Pandit seeks a turnaround with huge job cuts.
Pandit

Cutting 50,000 jobs is a curious way to improve employee morale, but for Vikram Pandit it is a last-ditch effort to turn Citigroup around.

At a "town hall meeting" to rally the troops, the giant bank said that it would eliminate 50,000 jobs, or about 14 percent of the workforce as of the end of September. It also plans to cut expenses by 20 percent and to continue to reduce assets.

The cuts are a bold step by an executive who has been criticized in some quarters for moving too slowly and too cautiously. Since taking over last December, Pandit has moved to cut back the bank's risky assets and to raise capital. The management ranks have been reshuffled and costs were already being cut. In the most recent quarter, Citigroup eliminated 11,000 jobs and shed some $50 billion in assets.

But now Pandit has sharply raised the ante. The pressure on him grew last week, when Citigroup's stock price sank into the single digits for the first time since the financial colossus was created in 1998. Over the last four quarters, the bank has lost more than $20.2 billion.

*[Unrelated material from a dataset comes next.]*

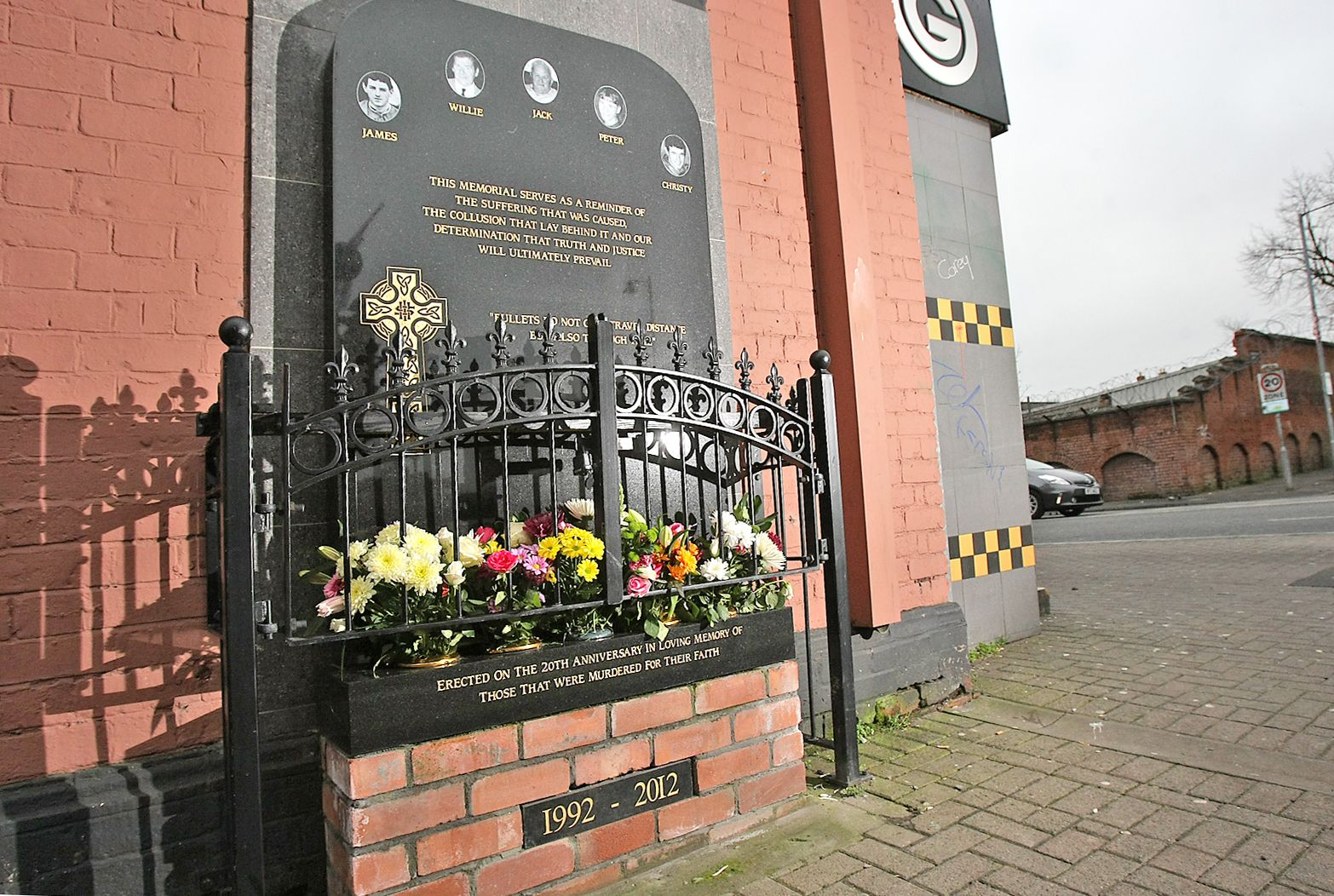 NOT FORGOTTEN: The memorial to the five victims on the Ormeau Road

Even in good times, Citigroup was stumbling under its own weight, suffering from high costs, a lack of coordination among operations, and underinvestment in technology and businesses. The collapse of the subprime mortgage market and the resulting credit crunch has raised questions about how long it can go on staggering.

Pandit is betting that a leaner (one of the slides in the town hall presentation is titled "Getting Fit—Fast!"), better-capitalized Citi is in a position to capitalize on its global presence. The U.S. economy may be moribund for months to come, but nearly half of Citigroup's business is outside the United States, with nearly 35 percent in emerging markets.